A deal has been reached that will halt commercial salmon fishing in Greenland and the Faroe Islands for the next 12 years to allow adult wild Atlantic salmon to return to rivers in Canada, the United States, and Europe, reports CBC.ca.
Salmon from more than 2,000 rivers converge on Greenland and Faroe Islands waters. Some are healthy, but others are endangered salmon from the St.

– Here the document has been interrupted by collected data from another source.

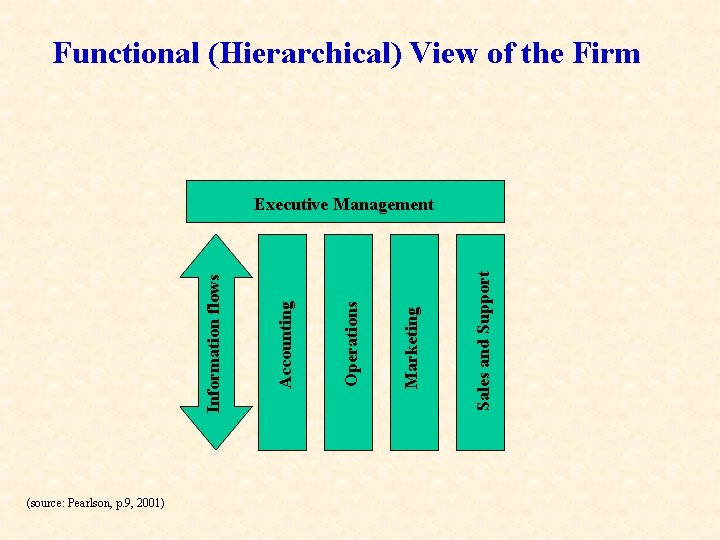 Functional (Hierarchical) View of the Firm

Executive Management

Information flows

Accounting

Operations

Marketing

Sales and Support

(source: Pearlson, p.9, 2001)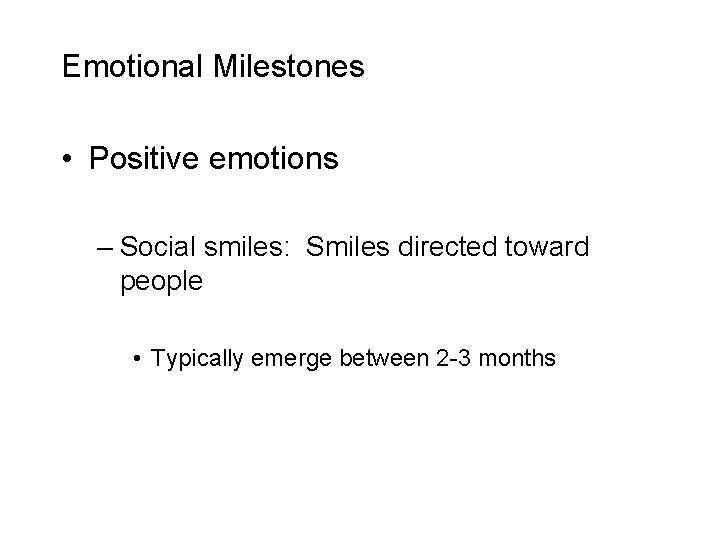 Emotional Milestones

• Positive emotions

– Social smiles: Smiles directed toward people

• Typically emerge between 2-3 months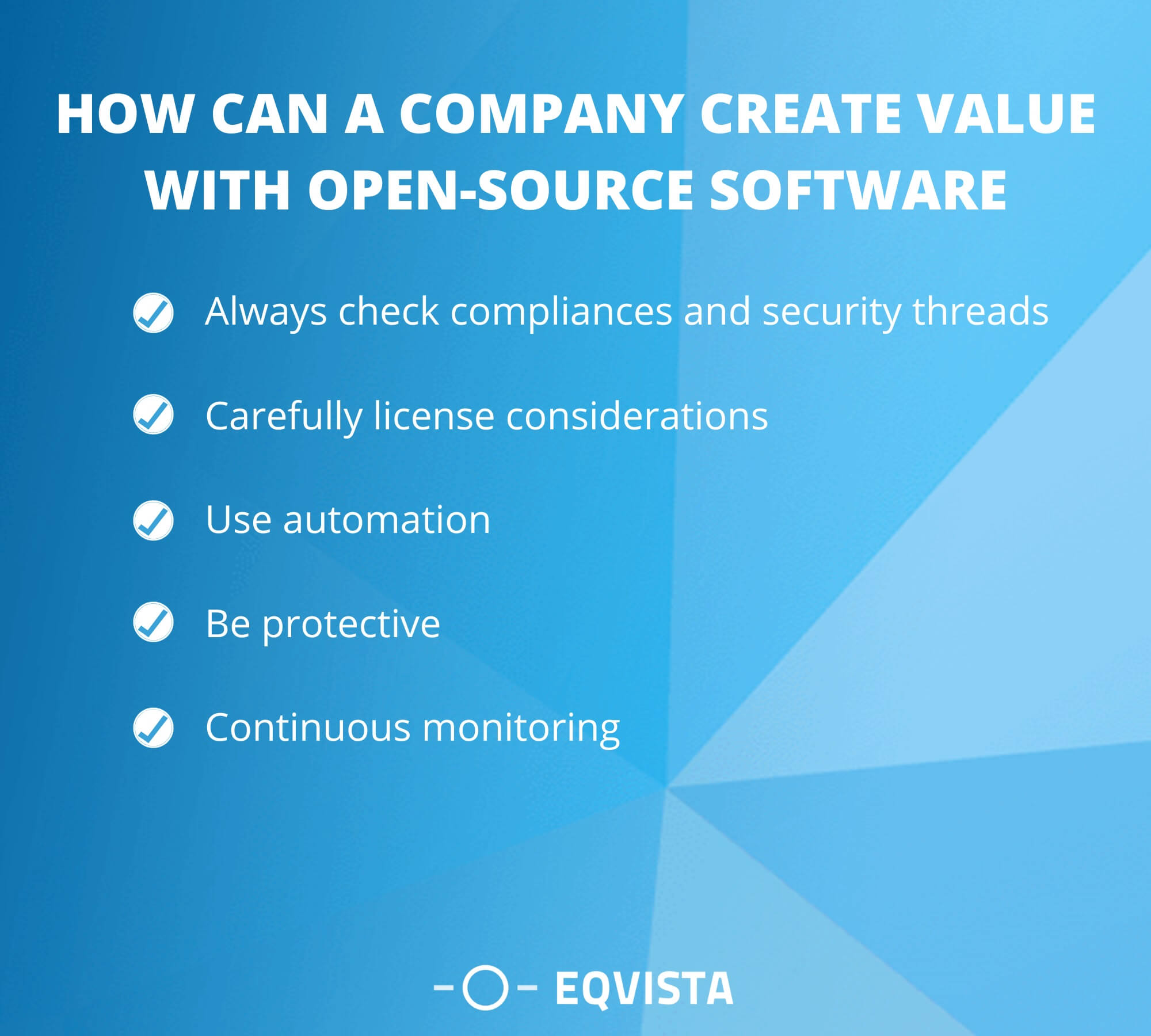 HOW CAN A COMPANY CREATE VALUE WITH OPEN-SOURCE SOFTWARE

Always check compliances and security threads

Carefully license considerations

Use automation

Be protective

Continuous monitoring

EQVISTA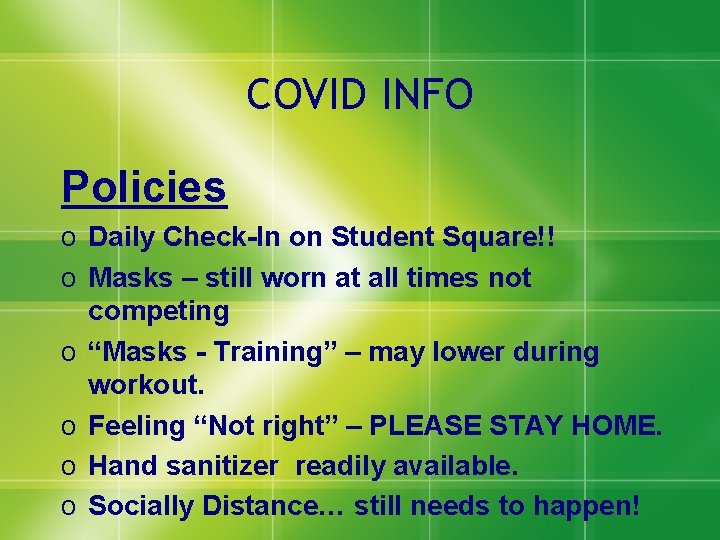 COVID INFO

Policies

o Daily Check-In on Student Square!!
o Masks – still worn at all times not competing
o “Masks - Training” – may lower during workout.
o Feeling “Not right” – PLEASE STAY HOME.
o Hand sanitizer readily available.
o Socially Distance… still needs to happen!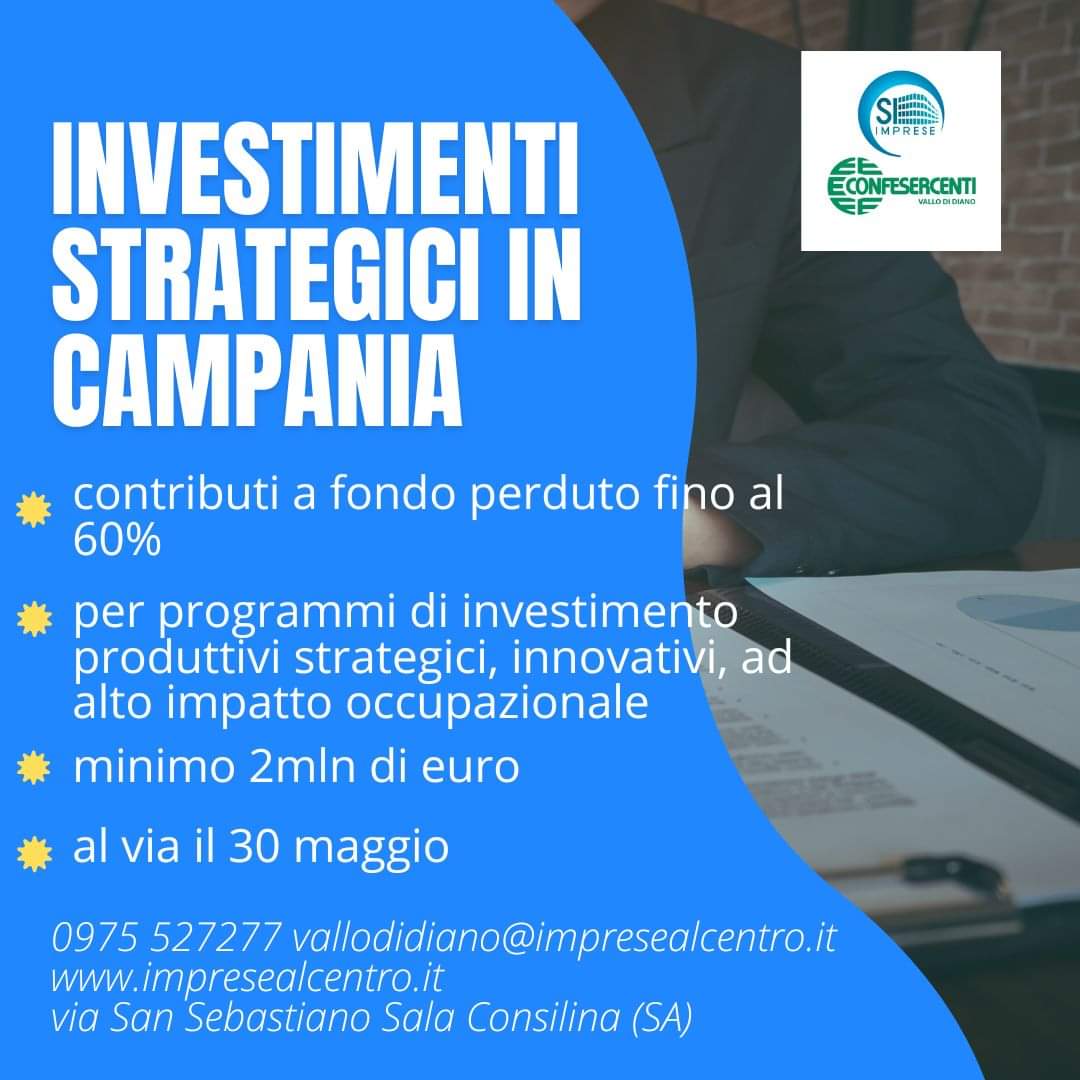 SI IMPRESE

CONFESERCENTI VALLO DI DIANO

INVESTIMENTI STRATEGICI IN CAMPANIA

contributi a fondo perduto fino al 60%

per programmi di investimento produttivi strategici, innovativi, ad alto impatto occupazionale

minimo 2mln di euro

al via il 30 maggio

0975 527277 vallodidiano@impresealcentro.it
www.impresealcentro.it
via San Sebastiano Sala Consilina (SA)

John River and Penobscot River in Maine, writes CBC.ca.
“It’s a huge win for wild Atlantic salmon, particularly in Canada,” said Bill Taylor, the president of the Atlantic Salmon Federation. “In a given year 75 or 80 per cent of salmon caught in Greenland are of Canadian origin.”
Globalnews.ca adds that ”in exchange for commercial fishermen not setting their nets, the Atlantic Salmon Federation and the North Atlantic Salmon Fund will financially support alternative economic development in Greenland, scientific research, and education projects focused on marine conservation.”
The financial details are being kept confidential, but Atlantic Salmon Federation spokesman Neville Crabbe said no government money is involved. He said all funding for the initiative will be raised through donors and fund raising by the two private groups.
Greenland fishermen will still be able to catch up to 20 metric tonnes each year for personal and family consumption.
On the Faroe Islands, there will be no salmon fishing at all.
The 12-year commercial fishing hiatus will provide relief for two entire generations of wild Atlantic salmon and officials say they expect the population benefits to be significant. Declining wild salmon stocks have been a concern for years, with both overfishing and global warming being blamed, writes Globalnews.ca.
Delegations from Greenland and the Faroe Islands will declare the zero commercial quotas at next month’s international summit in Portland, Maine, but they are retroactive to April 31.